Pour Laurent Wauquiez, «le moment n'est pas venu»
Deux heures avant l'annonce de Michel Barnier, Laurent Wauquiez annonçait en revanche qu'il renonçait à se présenter, estimant sur Twitter que «le moment n'est pas venu» pour lui.
Alors que sa décision faisait l'objet de toutes les spéculations, le président de la région Auvergne-Rhône-Alpes a expliqué ne pas vouloir «ajouter de la division à la division», en s'inquiétant que «les candidatures à la présidentielle à droite se multiplient de façon inquiétante». Il a assuré qu'il s'emploierait désormais à œuvrer «pour l’unité d'une candidature à droite» et à «veiller à ce que la droite assume clairement et fortement ses convictions».
Laurent Wauquiez, 46 ans, s'était astreint à une cure de silence médiatique depuis son départ de la tête des Les Républicains en 2019, à la suite de mauvais résultats aux élections européennes. Comme Xavier Bertrand et Valérie Pécresse, il a également été réélu à la tête de sa région Auvergne-Rhône-Alpes, sa liste ayant obtenu 55,20% des voix au second tour après avoir obtenu 43,85% au premier tour.
Le paysage se précise donc, à la veille d'un week-end riche en rentrées politiques : Valérie Pécresse à Brive et Eric Ciotti dans l'arrière-pays niçois, tandis Philippe Juvin et Michel Barnier seront à La Baule. De son côté, le président du groupe LR au Sénat, Bruno Retailleau a annoncé qu'il renonçait à se présenter à la présidentielle, estimant ne pas être «le mieux placé pour battre Emmanuel Macron».

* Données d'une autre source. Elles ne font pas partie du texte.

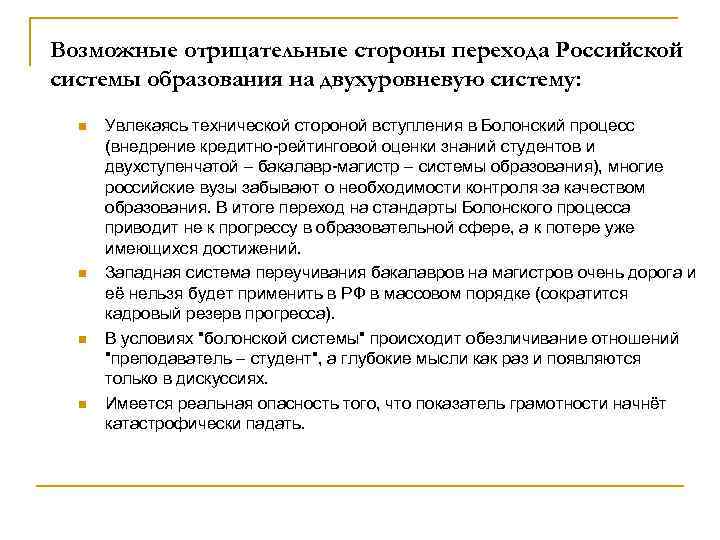 Возможные отрицательные стороны перехода Российской системы образования на двухуровневую систему: n n Увлекаясь технической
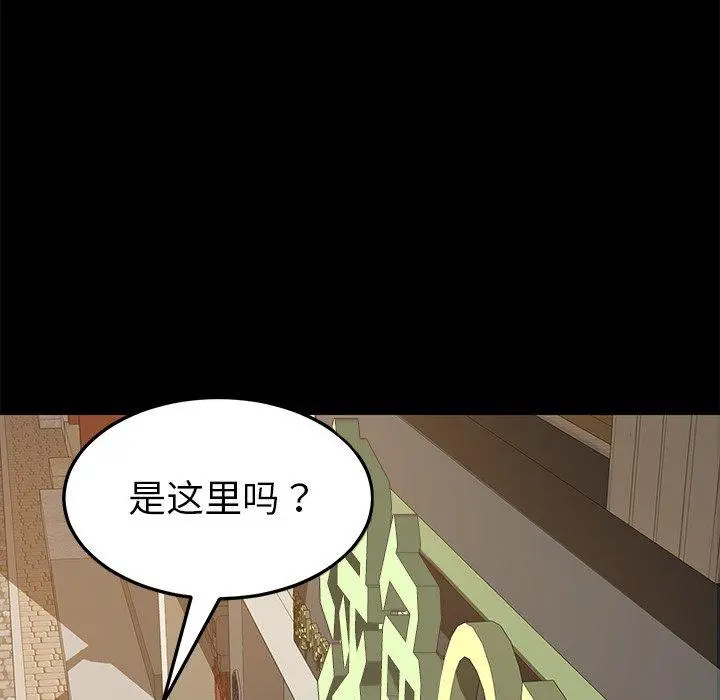 乖乖上钩 - 第22话 - page 34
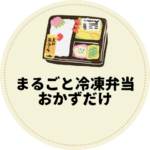 <span class="title">【夏でも安心】まるごと冷凍弁当はおかずだけでもOK！安全な持って行き方と朝の解凍のコツ</span>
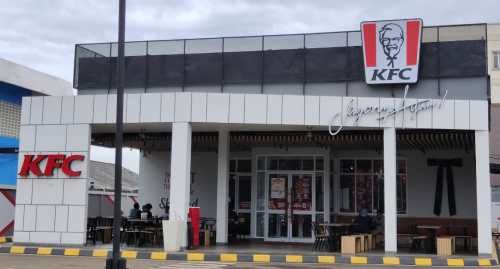 KFC Otista, Stand Alone Retail | We provide Indonesia infrastructure map on various property sectors and data. Access property listings, infrastructure developments, news, and valuable transaction data for informed decisions.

A huit mois du scrutin présidentiel, une autre inconnue persiste à droite : la candidature du journaliste Eric Zemmour, dont la rumeur enfle depuis plusieurs mois. Une pétition avait d'ailleurs été lancée par l'association Les amis d'Eric Zemmour – agréée début juillet pour financer une organisation politique du même nom – afin de soutenir l'éditorialiste, dont le dernier ouvrage sortira mi-septembre. En cas de candidature, reste à savoir si Eric Zemmour souhaitera participer à la primaire de la droite et du centre et, le cas échéant, s'il y sera autorisé par les instances organisatrices.